Au Maroc, le label RSE de la Confédération générale des entreprises du Maroc s'est imposé comme la reconnaissance de référence en matière de responsabilité sociétale. Créé dès 2006, il offre aux entreprises un cadre structurant et une crédibilité reconnue par les donneurs d'ordre publics et privés. Comprendre son référentiel et son processus permet d'en faire un véritable levier stratégique.
Un référentiel structuré en neuf axes
La Charte de responsabilité sociétale de la CGEM repose sur neuf axes d'engagement qui couvrent l'ensemble des dimensions de la RSE. Ils englobent le respect des droits humains, l'amélioration des conditions d'emploi et de travail, la protection de l'environnement, la prévention de la corruption, le respect des règles de concurrence, le renforcement de la transparence vis-à-vis des clients et consommateurs, ainsi que l'engagement sociétal envers les communautés et l'intérêt général.
Cette structuration en axes présente l'avantage d'être directement alignée sur les standards internationaux, notamment l'ISO 26000 et les principes du Pacte mondial des Nations unies, ce qui facilite la reconnaissance du label au-delà des frontières marocaines.
Bon à savoir
Le label RSE de la CGEM est accordé pour une durée de trois ans, avec une évaluation intermédiaire à mi-parcours destinée à vérifier la continuité de l'engagement.
Un processus d'évaluation par tierce partie
L'obtention du label ne relève pas d'une auto-déclaration. L'entreprise candidate fait l'objet d'une évaluation conduite par un cabinet indépendant accrédité par la CGEM. Cette évaluation tierce partie est ce qui fonde la crédibilité du label : elle examine les pratiques réelles, les preuves documentées et la cohérence entre les engagements affichés et leur mise en œuvre.
Les grandes étapes du parcours
- Auto-diagnostic préalable pour situer la maturité de l'entreprise.
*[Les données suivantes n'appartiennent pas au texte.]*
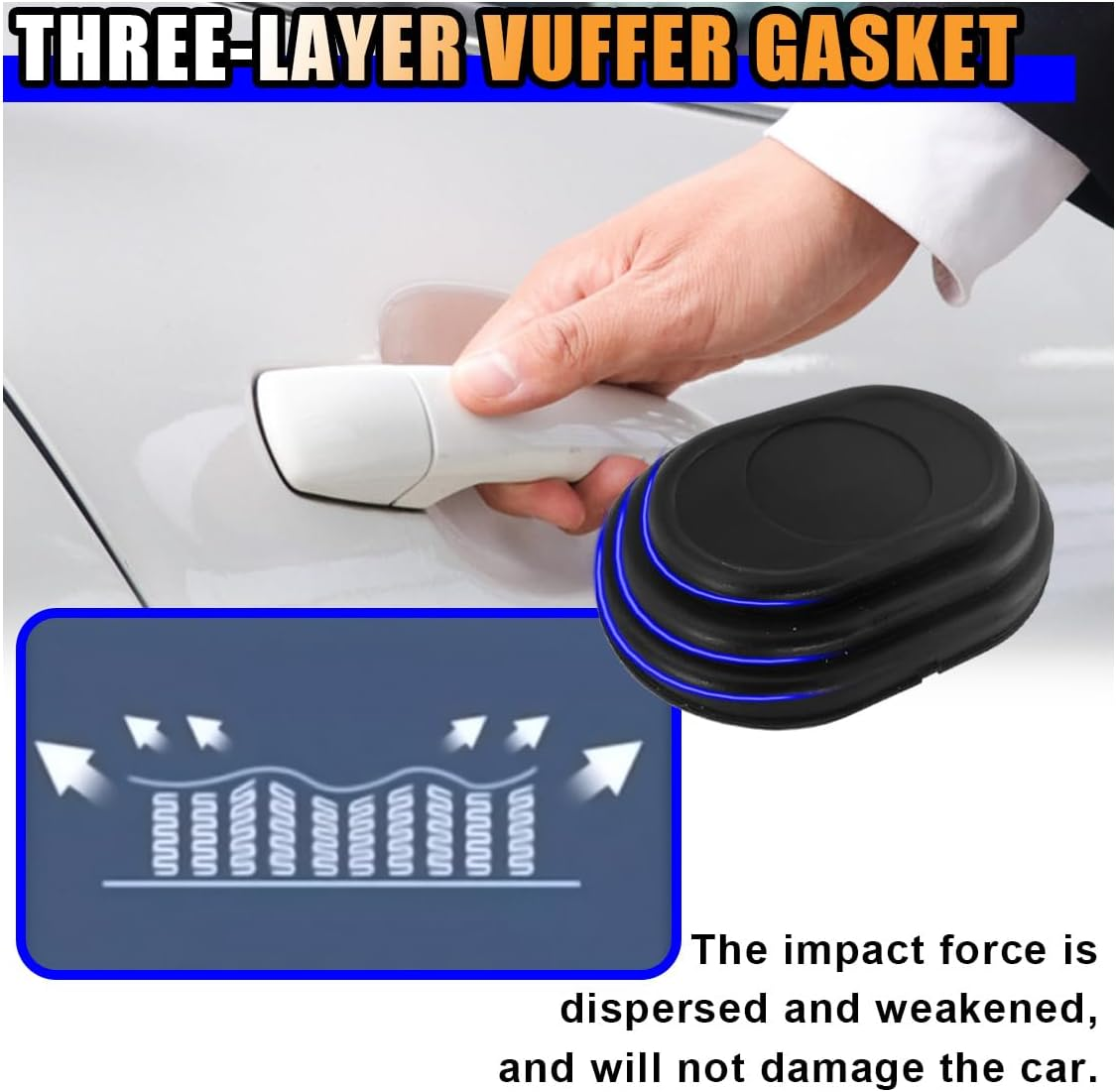 16PCS Car Door Shock Absorber, Silicone Anti-Collision Side Door Protection Sticker, Self Adhesive Car Slam Stopper Bumper Protector, Auto Soundproof Crash Pad for SUV Truck image number 1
- Constitution du dossier de preuves sur les neuf axes.
- Évaluation sur site par l'organisme tiers accrédité.
- Avis du comité d'attribution et décision de labellisation.
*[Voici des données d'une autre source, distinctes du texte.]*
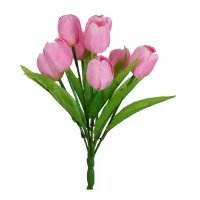 Buque Tulipa Cetim X9 Artificial Rosa Grillo 30Cm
Le label RSE de la CGEM ne récompense pas l'intention mais la preuve : c'est la rigueur de la documentation et la réalité des pratiques qui font la différence lors de l'évaluation.
Une valeur tangible pour l'entreprise
Au-delà de l'image, le label produit des effets concrets. Il facilite l'accès à certains marchés, notamment dans les appels d'offres où la RSE devient un critère. Il améliore les conditions de dialogue avec les banques et investisseurs sensibles aux critères extra-financiers. Des conventions spécifiques, comme celles négociées avec l'administration des douanes ou la CNSS, peuvent en outre offrir des facilités opérationnelles aux entreprises labellisées.
Sur le plan interne, la démarche structure la gouvernance RSE, mobilise les équipes autour d'objectifs partagés et révèle souvent des gisements d'efficacité opérationnelle insoupçonnés.
En résumé
Le label RSE de la CGEM constitue un point d'entrée structurant pour formaliser et faire reconnaître une démarche de responsabilité sociétale au Maroc. Adossé à un référentiel aligné sur les standards internationaux et validé par une évaluation tierce partie, il combine crédibilité externe et bénéfices opérationnels internes.